Nonetheless, amidst growing sentiment in Europe that a clear path to NATO membership was the only way to guarantee the security and stability of the continent in the long run, Washington (and Berlin) remained stubbornly resistant. Biden’s statements ahead of the Vilnius Summit that Ukraine wasn’t ready for NATO membership and that he wasn’t going to make it easy for them were nothing less than insulting. Moreover, as the communique deliberations in Vilnius proceeded, the insular or even solipsistic quality of the Biden team was sadly on display.
The Americans were reportedly stunned that the support for Ukraine’s path to membership was broader than they had assessed. When draft language leaked which suggested that Ukraine could only become a member when Allies agreed that unspecified conditions had been met, Zelenskyy understandably reacted harshly, tweeting that the reasoning was absurd.
The American response to Zelenskyy was to suggest that all the Ukraine language in the communique should be deleted. It was an unserious response that reflected a curious lack of strategic empathy. Although the Biden team spends much of its time worrying about what might provoke Vladimir Putin, it seems to have much less understanding or time for a heroic national leader who is fighting valiantly for the survival of his country against a rapacious enemy. This is an enemy who has committed countless war crimes and whose leaders routinely indulge in eliminationist, genocidal rhetoric and totally irresponsible and dangerous, if empty, nuclear threats throughout the course of this terrible war. Combined with Biden’s conspicuous failure to attend the summit’s final dinner for heads of state, it was not a good look.
Biden’s speech in Vilnius after the meetings had concluded and his subsequent stop in Helsinki allowed him to take a victory lap and proclaim the summit’s success and NATO’s solidarity. In truth, the language in the communique on Ukraine’s future association with NATO was not as strong as it should have been but, in combination with some of the undertakings to provide long-term bilateral assistance to Ukraine that Washington spearheaded, it was not as bad as Ukrainians might have feared.

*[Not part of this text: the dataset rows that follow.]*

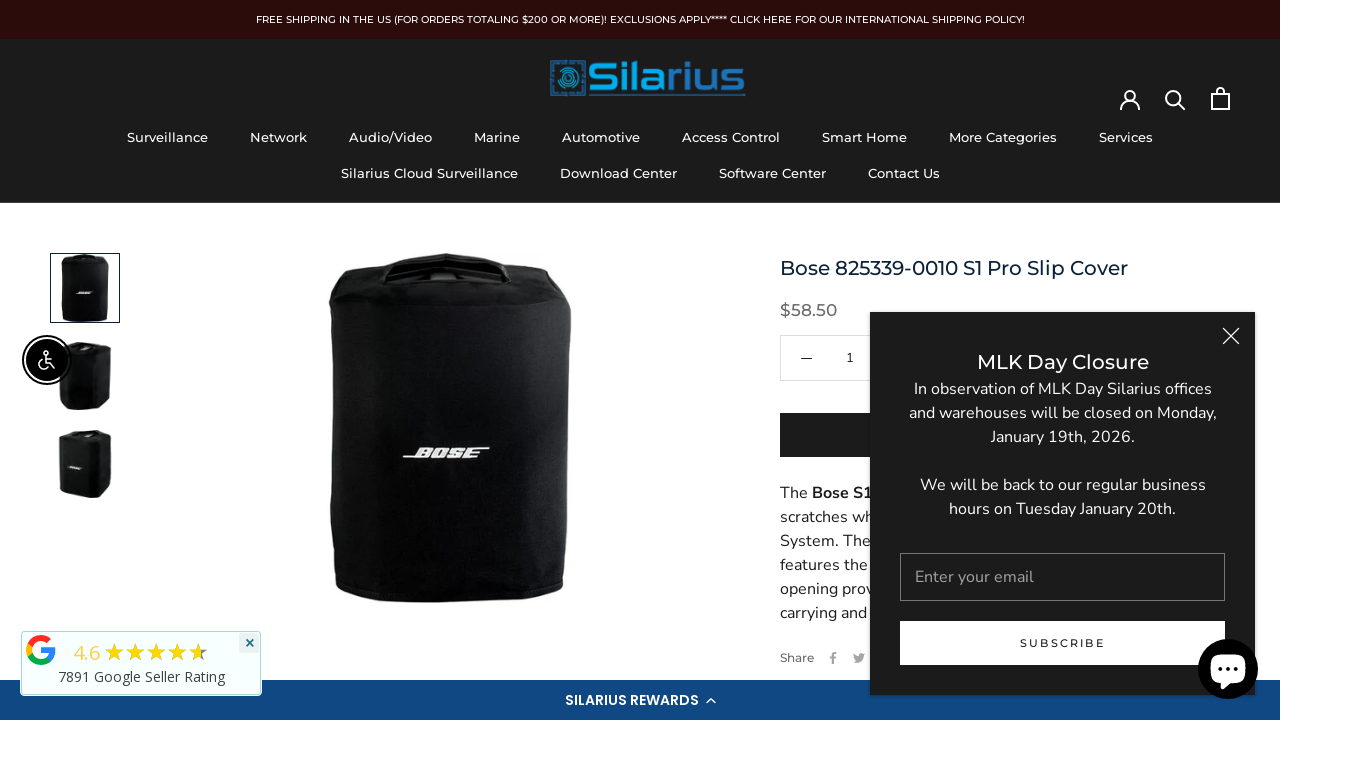

--- FILE ---
content_type: text/html; charset=utf-8
request_url: https://www.google.com/recaptcha/api2/aframe
body_size: -86
content:
<!DOCTYPE HTML><html><head><meta http-equiv="content-type" content="text/html; charset=UTF-8"></head><body><script nonce="B9bsmtpubMVHbO8GXWNKnQ">/** Anti-fraud and anti-abuse applications only. See google.com/recaptcha */ try{var clients={'sodar':'https://pagead2.googlesyndication.com/pagead/sodar?'};window.addEventListener("message",function(a){try{if(a.source===window.parent){var b=JSON.parse(a.data);var c=clients[b['id']];if(c){var d=document.createElement('img');d.src=c+b['params']+'&rc='+(localStorage.getItem("rc::a")?sessionStorage.getItem("rc::b"):"");window.document.body.appendChild(d);sessionStorage.setItem("rc::e",parseInt(sessionStorage.getItem("rc::e")||0)+1);localStorage.setItem("rc::h",'1768660754741');}}}catch(b){}});window.parent.postMessage("_grecaptcha_ready", "*");}catch(b){}</script></body></html>

--- FILE ---
content_type: text/javascript
request_url: https://silarius.com/cdn/shop/t/30/assets/custom.js?v=183944157590872491501713694657
body_size: -574
content:
//# sourceMappingURL=/cdn/shop/t/30/assets/custom.js.map?v=183944157590872491501713694657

There will be future opportunities for NATO foreign and defense ministers to provide additional assistance and clear the path to eventual NATO membership for Ukraine, perhaps leading to a formal offer at next year’s 75th anniversary summit in Washington. But Biden’s performance, despite some real achievements, was much less than his promised return of America to the head of the table. Sadly there was much more followership than leadership on display in Vilnius.